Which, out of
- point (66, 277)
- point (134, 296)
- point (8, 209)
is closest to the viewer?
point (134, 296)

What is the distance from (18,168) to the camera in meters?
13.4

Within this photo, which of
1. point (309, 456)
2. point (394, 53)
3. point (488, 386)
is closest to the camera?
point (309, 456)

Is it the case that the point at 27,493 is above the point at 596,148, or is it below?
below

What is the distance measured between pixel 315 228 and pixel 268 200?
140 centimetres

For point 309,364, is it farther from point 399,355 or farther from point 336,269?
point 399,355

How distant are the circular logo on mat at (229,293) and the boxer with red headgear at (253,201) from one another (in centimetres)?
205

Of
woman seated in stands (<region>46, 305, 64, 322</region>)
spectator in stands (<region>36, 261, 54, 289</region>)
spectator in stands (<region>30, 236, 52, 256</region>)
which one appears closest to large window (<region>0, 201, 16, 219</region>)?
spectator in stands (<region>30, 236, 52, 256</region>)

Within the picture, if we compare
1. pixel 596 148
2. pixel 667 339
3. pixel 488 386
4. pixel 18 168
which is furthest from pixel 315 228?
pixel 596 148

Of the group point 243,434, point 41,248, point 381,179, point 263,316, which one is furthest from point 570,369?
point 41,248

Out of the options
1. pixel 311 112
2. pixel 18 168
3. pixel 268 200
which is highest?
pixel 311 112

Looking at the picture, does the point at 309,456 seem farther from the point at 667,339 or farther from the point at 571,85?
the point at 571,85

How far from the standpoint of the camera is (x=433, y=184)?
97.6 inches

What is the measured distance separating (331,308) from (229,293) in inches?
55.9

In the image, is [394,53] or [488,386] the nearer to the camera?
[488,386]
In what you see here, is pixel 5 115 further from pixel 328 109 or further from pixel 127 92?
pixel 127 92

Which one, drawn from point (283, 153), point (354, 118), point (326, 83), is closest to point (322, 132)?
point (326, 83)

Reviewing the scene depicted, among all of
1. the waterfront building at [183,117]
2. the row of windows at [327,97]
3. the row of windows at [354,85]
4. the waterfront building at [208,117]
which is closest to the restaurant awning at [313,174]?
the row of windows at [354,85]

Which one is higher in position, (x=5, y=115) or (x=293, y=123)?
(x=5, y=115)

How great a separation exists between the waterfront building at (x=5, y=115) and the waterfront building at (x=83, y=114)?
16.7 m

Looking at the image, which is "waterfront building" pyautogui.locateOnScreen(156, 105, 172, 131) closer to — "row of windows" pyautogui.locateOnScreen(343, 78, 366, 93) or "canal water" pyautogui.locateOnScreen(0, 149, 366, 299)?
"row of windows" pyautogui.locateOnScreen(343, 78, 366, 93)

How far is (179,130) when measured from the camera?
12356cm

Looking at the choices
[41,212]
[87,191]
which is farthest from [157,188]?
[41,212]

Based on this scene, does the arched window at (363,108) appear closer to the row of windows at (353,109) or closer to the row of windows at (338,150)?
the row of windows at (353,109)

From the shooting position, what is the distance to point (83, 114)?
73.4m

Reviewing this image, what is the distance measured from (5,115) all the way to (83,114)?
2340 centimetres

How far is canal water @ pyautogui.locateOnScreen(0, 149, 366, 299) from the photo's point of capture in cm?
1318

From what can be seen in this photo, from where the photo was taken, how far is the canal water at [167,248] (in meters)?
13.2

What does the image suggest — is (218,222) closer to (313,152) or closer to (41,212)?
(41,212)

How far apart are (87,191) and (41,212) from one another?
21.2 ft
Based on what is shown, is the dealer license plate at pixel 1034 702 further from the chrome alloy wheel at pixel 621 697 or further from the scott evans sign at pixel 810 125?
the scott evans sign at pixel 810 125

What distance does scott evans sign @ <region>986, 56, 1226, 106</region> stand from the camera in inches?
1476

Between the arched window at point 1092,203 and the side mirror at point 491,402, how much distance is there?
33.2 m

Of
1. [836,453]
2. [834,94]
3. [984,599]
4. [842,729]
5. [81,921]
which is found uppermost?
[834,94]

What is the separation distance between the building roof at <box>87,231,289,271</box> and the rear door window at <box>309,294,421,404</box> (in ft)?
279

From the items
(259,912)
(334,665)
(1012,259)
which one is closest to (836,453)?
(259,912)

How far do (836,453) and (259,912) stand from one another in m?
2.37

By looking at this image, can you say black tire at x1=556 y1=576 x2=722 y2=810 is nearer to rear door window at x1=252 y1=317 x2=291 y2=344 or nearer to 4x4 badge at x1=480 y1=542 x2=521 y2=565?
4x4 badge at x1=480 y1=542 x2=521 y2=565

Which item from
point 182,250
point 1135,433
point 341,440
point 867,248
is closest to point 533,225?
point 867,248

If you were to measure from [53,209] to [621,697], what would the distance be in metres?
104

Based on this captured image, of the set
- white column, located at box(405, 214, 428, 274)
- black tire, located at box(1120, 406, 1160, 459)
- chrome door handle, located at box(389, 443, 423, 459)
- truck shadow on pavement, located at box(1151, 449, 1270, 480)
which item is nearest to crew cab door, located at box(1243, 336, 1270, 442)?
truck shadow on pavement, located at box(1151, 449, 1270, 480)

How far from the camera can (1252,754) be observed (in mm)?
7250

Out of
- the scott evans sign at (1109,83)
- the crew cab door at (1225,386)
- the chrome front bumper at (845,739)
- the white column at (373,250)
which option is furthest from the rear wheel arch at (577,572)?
##########
Stated exercise
Please copy out, word for word, the lines from the one holding "If you were" through the end of the rows, inclusive.

Response
If you were to measure from [53,209] to [621,697], what would the distance be in metres?
104

Based on this captured image, of the set
- white column, located at box(405, 214, 428, 274)
- black tire, located at box(1120, 406, 1160, 459)
- chrome door handle, located at box(389, 443, 423, 459)
- truck shadow on pavement, located at box(1151, 449, 1270, 480)
which item is nearest to crew cab door, located at box(1243, 336, 1270, 442)?
truck shadow on pavement, located at box(1151, 449, 1270, 480)

How far from the camera can (1252,754) be observed (in mm)?
7250

Out of
- the scott evans sign at (1109,83)
- the crew cab door at (1225,386)
- the chrome front bumper at (845,739)
- the white column at (373,250)
which option is furthest from the rear wheel arch at (577,572)?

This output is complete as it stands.